La FMOQ a dit souhaiter que les omnipraticiens revoient leurs façons de pratiquer et qu'ils se rendent «encore davantage accessibles» afin d'offrir de meilleurs services à la population.

«Le médecin, quand sa liste de rendez-vous est pleine trois mois à l'avance, c'est sécuritaire. Mais pour un patient qui veut consulter, ce n'est pas bon. Et ce n'est pas vrai (qu'en réservant des plages horaires), les médecins vont se retrouver avec des journées à ne rien faire», a dit le docteur Asselin, qui a adopté depuis trois ans cette nouvelle façon de faire dans sa clinique du quartier Rosemont, à Montréal.

La FMOQ invite ses membres à faire preuve d'ouverture — l'adhésion aux mesures préconisées par la fédération se fait sur une base volontaire.

«On ne ciblera pas des médecins en particulier. Mais selon l'analyse de la situation, on sait qu'on a un nombre suffisant de médecins qui sont prêts à faire les choses différemment et que cela va se traduire par les résultats que l'on espère avoir», a expliqué le docteur Godin.
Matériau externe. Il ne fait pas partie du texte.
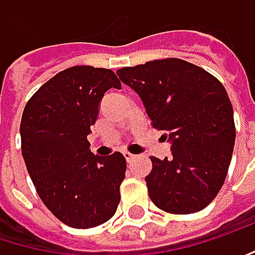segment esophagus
<instances>
[{
    "label": "esophagus",
    "mask_w": 255,
    "mask_h": 255,
    "mask_svg": "<svg viewBox=\"0 0 255 255\" xmlns=\"http://www.w3.org/2000/svg\"><path fill=\"white\" fill-rule=\"evenodd\" d=\"M123 156L126 158V161H128V162H130V161H132V159L135 158V155L130 154V152H125V154H123Z\"/></svg>",
    "instance_id": "34e87169"
}]
</instances>
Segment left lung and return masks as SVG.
<instances>
[{
  "label": "left lung",
  "mask_w": 255,
  "mask_h": 255,
  "mask_svg": "<svg viewBox=\"0 0 255 255\" xmlns=\"http://www.w3.org/2000/svg\"><path fill=\"white\" fill-rule=\"evenodd\" d=\"M143 101L151 125L171 140L173 156H151L145 177L158 209L189 215L205 209L225 183L235 143L234 110L225 87L197 65L155 59L118 69Z\"/></svg>",
  "instance_id": "left-lung-1"
}]
</instances>
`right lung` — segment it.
<instances>
[{
  "label": "right lung",
  "mask_w": 255,
  "mask_h": 255,
  "mask_svg": "<svg viewBox=\"0 0 255 255\" xmlns=\"http://www.w3.org/2000/svg\"><path fill=\"white\" fill-rule=\"evenodd\" d=\"M122 84L112 69L77 65L45 82L27 101L21 123V154L45 206L71 228L107 222L120 202L126 159L120 152L94 155L87 136L99 103Z\"/></svg>",
  "instance_id": "right-lung-1"
}]
</instances>
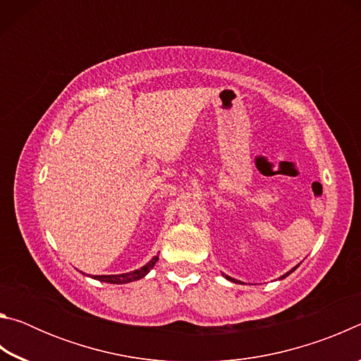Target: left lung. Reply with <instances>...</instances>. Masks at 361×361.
<instances>
[{"label":"left lung","instance_id":"left-lung-1","mask_svg":"<svg viewBox=\"0 0 361 361\" xmlns=\"http://www.w3.org/2000/svg\"><path fill=\"white\" fill-rule=\"evenodd\" d=\"M296 267H298V266H296ZM296 267H293L290 272H286V274H285V276H282V277H280V279H285L286 276H290V274H291L293 271H296ZM223 276H224V274H223ZM224 277H226V279H228V280H231V282H234V283H242V282H239V280H235V279H232V277H228V276H224Z\"/></svg>","mask_w":361,"mask_h":361}]
</instances>
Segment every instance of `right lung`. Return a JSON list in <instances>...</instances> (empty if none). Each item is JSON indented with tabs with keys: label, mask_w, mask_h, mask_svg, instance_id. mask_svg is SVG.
Wrapping results in <instances>:
<instances>
[{
	"label": "right lung",
	"mask_w": 361,
	"mask_h": 361,
	"mask_svg": "<svg viewBox=\"0 0 361 361\" xmlns=\"http://www.w3.org/2000/svg\"><path fill=\"white\" fill-rule=\"evenodd\" d=\"M159 256H154L148 264H145L143 267L137 269V271H132V272H126V274H118V276H90L95 280H100V282H106V283H116V285H121V283H129V282H135V280L143 279L146 274H148L154 264L157 262Z\"/></svg>",
	"instance_id": "obj_1"
}]
</instances>
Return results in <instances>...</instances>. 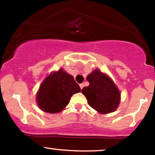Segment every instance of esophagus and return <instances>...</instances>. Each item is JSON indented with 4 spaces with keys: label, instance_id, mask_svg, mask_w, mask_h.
Masks as SVG:
<instances>
[{
    "label": "esophagus",
    "instance_id": "1",
    "mask_svg": "<svg viewBox=\"0 0 155 155\" xmlns=\"http://www.w3.org/2000/svg\"><path fill=\"white\" fill-rule=\"evenodd\" d=\"M79 86H80L81 89H82L83 87H84V84H83V83H82V84H79Z\"/></svg>",
    "mask_w": 155,
    "mask_h": 155
}]
</instances>
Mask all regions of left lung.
Returning <instances> with one entry per match:
<instances>
[{"instance_id": "1", "label": "left lung", "mask_w": 155, "mask_h": 155, "mask_svg": "<svg viewBox=\"0 0 155 155\" xmlns=\"http://www.w3.org/2000/svg\"><path fill=\"white\" fill-rule=\"evenodd\" d=\"M87 80L89 86L83 87L81 93L90 106L101 114L115 111L120 103V94L111 78L96 69L87 76Z\"/></svg>"}]
</instances>
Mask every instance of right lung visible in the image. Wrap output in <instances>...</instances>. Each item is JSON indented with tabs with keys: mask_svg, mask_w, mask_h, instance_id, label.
Here are the masks:
<instances>
[{
	"mask_svg": "<svg viewBox=\"0 0 155 155\" xmlns=\"http://www.w3.org/2000/svg\"><path fill=\"white\" fill-rule=\"evenodd\" d=\"M80 91L74 77L60 68L42 82L36 97L37 104L42 111L58 113L68 104L71 97Z\"/></svg>",
	"mask_w": 155,
	"mask_h": 155,
	"instance_id": "right-lung-1",
	"label": "right lung"
}]
</instances>
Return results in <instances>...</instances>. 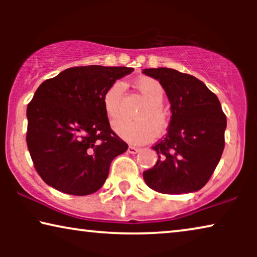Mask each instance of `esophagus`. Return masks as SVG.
Wrapping results in <instances>:
<instances>
[{
	"mask_svg": "<svg viewBox=\"0 0 257 257\" xmlns=\"http://www.w3.org/2000/svg\"><path fill=\"white\" fill-rule=\"evenodd\" d=\"M128 153H131V154H136V153H138L139 151H140V149L139 147H135V146H130L128 147Z\"/></svg>",
	"mask_w": 257,
	"mask_h": 257,
	"instance_id": "1",
	"label": "esophagus"
}]
</instances>
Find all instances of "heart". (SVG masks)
Returning <instances> with one entry per match:
<instances>
[{"label": "heart", "instance_id": "b5f03b06", "mask_svg": "<svg viewBox=\"0 0 257 257\" xmlns=\"http://www.w3.org/2000/svg\"><path fill=\"white\" fill-rule=\"evenodd\" d=\"M135 85L142 97L146 100L144 106L136 115L137 121L118 120L113 128L118 136L131 144H144L150 142L158 132L163 131L167 125V113L163 107L165 90L159 80L152 77H140ZM124 86L120 82H114L107 87L103 97V104L111 119L118 118L121 113Z\"/></svg>", "mask_w": 257, "mask_h": 257}]
</instances>
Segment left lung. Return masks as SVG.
Instances as JSON below:
<instances>
[{"mask_svg":"<svg viewBox=\"0 0 257 257\" xmlns=\"http://www.w3.org/2000/svg\"><path fill=\"white\" fill-rule=\"evenodd\" d=\"M159 80L171 104L166 137L153 146L157 164L143 173L150 188L164 194L201 189L224 149L227 118L217 97L201 80L174 69H144Z\"/></svg>","mask_w":257,"mask_h":257,"instance_id":"left-lung-1","label":"left lung"}]
</instances>
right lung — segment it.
<instances>
[{"label": "right lung", "mask_w": 257, "mask_h": 257, "mask_svg": "<svg viewBox=\"0 0 257 257\" xmlns=\"http://www.w3.org/2000/svg\"><path fill=\"white\" fill-rule=\"evenodd\" d=\"M133 71L125 66H75L38 86L27 107V145L45 184L89 195L106 180L111 161L128 145L111 130L103 97Z\"/></svg>", "instance_id": "1"}]
</instances>
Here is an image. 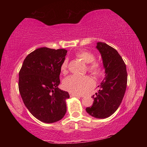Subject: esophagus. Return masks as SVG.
<instances>
[{
  "mask_svg": "<svg viewBox=\"0 0 147 147\" xmlns=\"http://www.w3.org/2000/svg\"><path fill=\"white\" fill-rule=\"evenodd\" d=\"M69 94H70L71 97H73V96H77V97H82V96H80V95H79V94L72 93H69Z\"/></svg>",
  "mask_w": 147,
  "mask_h": 147,
  "instance_id": "34e87169",
  "label": "esophagus"
}]
</instances>
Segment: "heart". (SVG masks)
Returning a JSON list of instances; mask_svg holds the SVG:
<instances>
[{"label":"heart","instance_id":"b5f03b06","mask_svg":"<svg viewBox=\"0 0 147 147\" xmlns=\"http://www.w3.org/2000/svg\"><path fill=\"white\" fill-rule=\"evenodd\" d=\"M76 55L84 62L88 64L87 69L89 72L95 76H100L102 73V67L100 63L94 61L95 56L91 52L82 50L77 52ZM68 60L65 59L60 66L63 74L67 73ZM94 86V82L88 76L71 75L64 79L63 87L65 90L76 94H84L89 91Z\"/></svg>","mask_w":147,"mask_h":147}]
</instances>
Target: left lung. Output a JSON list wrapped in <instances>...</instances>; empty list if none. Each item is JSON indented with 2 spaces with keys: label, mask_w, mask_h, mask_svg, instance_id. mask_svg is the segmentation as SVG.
Returning a JSON list of instances; mask_svg holds the SVG:
<instances>
[{
  "label": "left lung",
  "mask_w": 147,
  "mask_h": 147,
  "mask_svg": "<svg viewBox=\"0 0 147 147\" xmlns=\"http://www.w3.org/2000/svg\"><path fill=\"white\" fill-rule=\"evenodd\" d=\"M96 48L101 54L105 77L98 93L93 95V106L86 108L93 117L105 119L115 112L124 97L127 84L126 67L123 58L113 47L98 42Z\"/></svg>",
  "instance_id": "8db88e82"
}]
</instances>
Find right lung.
<instances>
[{
	"mask_svg": "<svg viewBox=\"0 0 147 147\" xmlns=\"http://www.w3.org/2000/svg\"><path fill=\"white\" fill-rule=\"evenodd\" d=\"M67 53L63 49H37L26 57L19 71V90L24 105L43 123H55L65 115L69 94L58 86Z\"/></svg>",
	"mask_w": 147,
	"mask_h": 147,
	"instance_id": "1",
	"label": "right lung"
}]
</instances>
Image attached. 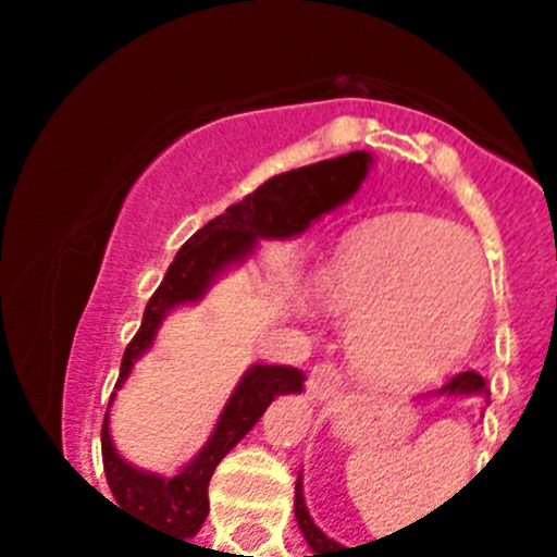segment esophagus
Instances as JSON below:
<instances>
[{
	"mask_svg": "<svg viewBox=\"0 0 557 557\" xmlns=\"http://www.w3.org/2000/svg\"><path fill=\"white\" fill-rule=\"evenodd\" d=\"M307 393L314 401H329L332 396L339 393V373L337 368L329 366V362H321L314 366L307 376Z\"/></svg>",
	"mask_w": 557,
	"mask_h": 557,
	"instance_id": "34e87169",
	"label": "esophagus"
}]
</instances>
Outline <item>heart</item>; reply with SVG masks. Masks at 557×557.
<instances>
[{
  "label": "heart",
  "mask_w": 557,
  "mask_h": 557,
  "mask_svg": "<svg viewBox=\"0 0 557 557\" xmlns=\"http://www.w3.org/2000/svg\"><path fill=\"white\" fill-rule=\"evenodd\" d=\"M323 304L351 323L359 371L387 387L424 385L469 351L488 275L480 250L435 218H387L348 234L318 270Z\"/></svg>",
  "instance_id": "1"
}]
</instances>
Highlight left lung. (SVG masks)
I'll return each mask as SVG.
<instances>
[{"mask_svg":"<svg viewBox=\"0 0 557 557\" xmlns=\"http://www.w3.org/2000/svg\"><path fill=\"white\" fill-rule=\"evenodd\" d=\"M437 393H482V396H488V387H485V382H482V376L476 371H462L457 373V376H451ZM295 519H298V528H301L304 539H307L309 547H312V555L307 557H346V547H339L337 541L326 539V535L318 530V524L309 519L301 494V480L295 482Z\"/></svg>","mask_w":557,"mask_h":557,"instance_id":"8db88e82","label":"left lung"}]
</instances>
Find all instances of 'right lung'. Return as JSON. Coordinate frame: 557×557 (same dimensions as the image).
<instances>
[{"mask_svg":"<svg viewBox=\"0 0 557 557\" xmlns=\"http://www.w3.org/2000/svg\"><path fill=\"white\" fill-rule=\"evenodd\" d=\"M371 156L354 150L348 156L298 166L264 181L259 189L228 206L220 218L209 220L195 236H189L178 256L172 259L164 282L150 295L139 332L127 343L122 357L116 387L131 373L133 359L139 357L156 337L166 309L203 295L209 282L225 264L243 259L259 236H293L307 228L323 211H332L357 191L366 178ZM304 373L282 366H256L243 376L220 416V424L195 460L172 480L131 469L111 446L108 412L102 421V469L116 505L136 516L152 519L178 539H189L209 516V480L218 462L234 449L250 426L262 418L268 405L282 393H298ZM113 398V393H111ZM111 502V499H108Z\"/></svg>","mask_w":557,"mask_h":557,"instance_id":"1","label":"right lung"}]
</instances>
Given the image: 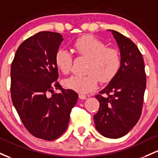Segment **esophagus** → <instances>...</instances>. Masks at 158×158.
I'll use <instances>...</instances> for the list:
<instances>
[{"mask_svg": "<svg viewBox=\"0 0 158 158\" xmlns=\"http://www.w3.org/2000/svg\"><path fill=\"white\" fill-rule=\"evenodd\" d=\"M79 98L81 99H86V96L85 95H84V94H79Z\"/></svg>", "mask_w": 158, "mask_h": 158, "instance_id": "1", "label": "esophagus"}]
</instances>
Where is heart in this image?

Afin d'y parvenir, la fédération propose notamment la création d'unités d'accès populationnel (UAC), qui se grefferaient à des installations déjà existantes.

«Le projet n'est pas de créer 100 autres cliniques ou une autre structure à côté. On va travailler à partir des structures existantes dans la très, très grande majorité des cas. Ce n'est pas un nouveau réseau parallèle», a fait valoir le président de la FMOQ.

Mais les omnipraticiens ne pourront y arriver seuls: ils devront pouvoir compter sur une demi-journée de temps d'infirmière pour chaque tranche de 1000 patients, selon les analyses effectuées par la fédération.

Le ministère de la Santé devra également mettre la roue à l'épaule, a indiqué le docteur Godin, précisant que les omnipraticiens ne cherchent pas à discuter de rémunération, mais bien d'optimisation du réseau actuel.

En fait, les 15 millions $ demandés à Québec seraient essentiellement consacrés à la mise sur pied des UAC et la rémunération des infirmières, a précisé le docteur Marc-André Asselin.

«C'est un montant marginal. On investit des milliards de dollars dans nos établissements. Quinze millions pour compléter un réseau comme ça, je pense que c'est tout à fait accessible», a plaidé le docteur Godin.

«Les gens sont tannés d'aller consulter les samedis et les dimanches à la salle d'urgence, de passer six heures là, ou de faire le pied de grue à la porte des cliniques pour être vus», a-t-il poursuivi.

Il est d'ailleurs également question de favoriser l'informatisation du système de prise de rendez-vous afin de réduire le temps d'attente.

Car en plus d'être exaspérant pour les patients, cette situation joue sur le moral des professionnels de la santé, a commenté le docteur Asselin.

«Il faut informatiser tout ça, a-t-il martelé. Si les gens se ramassent encore 50 le matin pour venir prendre leur rendez-vous à la clinique... Moi, quand j'arrive à ma clinique et que je vois ça, je suis découragé.»

Un exemplaire du rapport a été transmis lundi soir au ministre de la Santé, Réjean Hébert, avec qui la FMOQ avait déjà eu des échanges au cours des dernières semaines.

Dans les couloirs de l'Assemblée nationale, mardi, le ministre s'est réjoui du fait que la FMOQ donne la priorité, comme lui, aux soins de première ligne.

«On fait le même diagnostic. On va regarder si le traitement qu'on propose peut s'harmoniser», a-t-il déclaré.

Le ministère de la Santé devra néanmoins prendre le temps nécessaire pour se pencher sur l'aspect budgétaire des propositions élaborées par la FMOQ avant de se prononcer sur les suites qu'il compte donner au rapport, a spécifié M. Hébert.